The immunization of adolescent girls with the human papilloma virus (HPV) vaccines, a bivalent CervarixⓇ and a quadrivalent GardasilⓇ, has been widely introduced to prevent uterine and cervical cancer (1). Since the regulatory approval of the first quadrivalent HPV vaccine in 2006 and later the bivalent HPV vaccine, as of 2011, about 120 million doses have been distributed worldwide (1). Since 2010, both vaccines have been introduced for administration to adolescent girls in Japan. However, with the rise in the number of subjects receiving this vaccine, some adverse effects have also started to be reported in Japan. These adverse effects comprise varied clinical manifestations, such as orthostatic intolerance; postural tachycardia syndrome; pain or coldness of ambiguous origin in the limbs, as with complex regional pain syndrome; involuntary movements; abnormal behavior resembling psychosis; headaches; general fatigue; Guillain-Barré syndrome; acute cerebellar ataxia; and acute disseminated encephalomyelitis (ADEM) (2-6).

Sekiguchi et al. reported two cases of ADEM after the administration of HPV vaccines in this issue (7). Both patients presented with neurological symptoms after the second administration of the HPV vaccine. Their symptoms improved after the intravenous administration of methylprednisolone, with no sign of relapse. The authors estimated a prevalence of 0.05 per 100,000 for ADEM after the HPV vaccine administration in Japan, according to the data from the Pharmaceutical and Medical Devices Agency (PMDA; c.f. 0.1-0.2 per 100,000 of post-vaccination ADEM in total) (8), and emphasized the importance of further data accumulation in their survey of the relationship between the HPV vaccines and ADEM (7). In a large epidemiologic study, ADEM preceded by vaccination was infrequent but not rare (around 5%) (9) and tended to occur after the booster vaccination rather than after the first application, just as in the cases reported in this issue (6, 7).

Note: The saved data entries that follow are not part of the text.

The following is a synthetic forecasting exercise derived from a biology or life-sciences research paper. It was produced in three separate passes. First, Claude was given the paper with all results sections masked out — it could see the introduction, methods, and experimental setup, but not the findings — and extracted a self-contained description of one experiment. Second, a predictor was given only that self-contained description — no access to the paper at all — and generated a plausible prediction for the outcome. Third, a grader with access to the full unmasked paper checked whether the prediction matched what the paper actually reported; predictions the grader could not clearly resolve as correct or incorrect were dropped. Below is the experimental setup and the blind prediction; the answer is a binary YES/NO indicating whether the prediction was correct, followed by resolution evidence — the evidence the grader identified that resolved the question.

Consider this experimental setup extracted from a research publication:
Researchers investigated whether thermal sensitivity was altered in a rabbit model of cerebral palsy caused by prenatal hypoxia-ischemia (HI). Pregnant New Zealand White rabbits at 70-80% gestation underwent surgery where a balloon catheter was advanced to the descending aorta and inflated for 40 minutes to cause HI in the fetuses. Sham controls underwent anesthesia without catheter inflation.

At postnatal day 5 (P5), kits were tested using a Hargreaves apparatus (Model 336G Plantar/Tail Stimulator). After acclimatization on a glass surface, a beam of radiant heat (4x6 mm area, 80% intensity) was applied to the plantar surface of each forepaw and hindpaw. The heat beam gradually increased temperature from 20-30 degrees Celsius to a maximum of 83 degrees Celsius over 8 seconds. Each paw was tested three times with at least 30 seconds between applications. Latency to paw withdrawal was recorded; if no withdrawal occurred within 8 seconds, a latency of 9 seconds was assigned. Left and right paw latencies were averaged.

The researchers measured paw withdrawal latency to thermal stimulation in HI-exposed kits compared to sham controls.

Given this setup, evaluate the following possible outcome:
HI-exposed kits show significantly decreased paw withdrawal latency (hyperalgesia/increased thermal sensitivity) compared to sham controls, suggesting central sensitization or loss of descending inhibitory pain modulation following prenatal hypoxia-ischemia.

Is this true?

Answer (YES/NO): YES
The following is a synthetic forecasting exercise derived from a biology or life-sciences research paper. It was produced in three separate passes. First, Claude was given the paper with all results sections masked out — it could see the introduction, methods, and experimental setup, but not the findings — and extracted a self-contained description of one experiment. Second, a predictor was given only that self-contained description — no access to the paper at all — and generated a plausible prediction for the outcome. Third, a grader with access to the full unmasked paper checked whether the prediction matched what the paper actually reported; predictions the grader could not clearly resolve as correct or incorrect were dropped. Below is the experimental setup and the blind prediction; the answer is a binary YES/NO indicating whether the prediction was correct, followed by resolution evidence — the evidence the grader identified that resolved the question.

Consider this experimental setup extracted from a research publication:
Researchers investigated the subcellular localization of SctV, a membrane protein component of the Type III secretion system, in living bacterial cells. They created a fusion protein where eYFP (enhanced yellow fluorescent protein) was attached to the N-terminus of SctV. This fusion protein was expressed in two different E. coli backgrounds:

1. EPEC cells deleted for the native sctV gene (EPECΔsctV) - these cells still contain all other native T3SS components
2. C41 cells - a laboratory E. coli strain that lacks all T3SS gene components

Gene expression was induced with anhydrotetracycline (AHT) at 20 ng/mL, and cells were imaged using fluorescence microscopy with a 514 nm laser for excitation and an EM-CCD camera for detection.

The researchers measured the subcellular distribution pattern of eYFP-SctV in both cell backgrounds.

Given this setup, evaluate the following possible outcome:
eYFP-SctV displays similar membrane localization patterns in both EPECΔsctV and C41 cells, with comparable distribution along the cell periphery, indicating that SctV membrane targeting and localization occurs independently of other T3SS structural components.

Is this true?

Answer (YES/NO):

In general, immunization via vaccines can induce experimental allergic encephalitis (EAE), probably due to the molecular mimicry between the vaccine epitope and neural antigens with the subsequent activation of cross-reactive immune cells (10, 11). Alternatively, autoimmune/inflammatory syndrome induced by adjuvants (ASIA) has also been proposed to be a potential pathophysiology of the adverse effects noted with HPV vaccines (12). In particular, aluminum (Al) is commonly used in the HPV vaccines as an adjuvant to prolong the duration of the vaccine effects. Indeed, behavioral abnormalities have been observed in young female mice following administration of aluminum adjuvants with the HPV vaccine (13).

These experimental data support the relationship between neurological manifestations and HPV vaccines.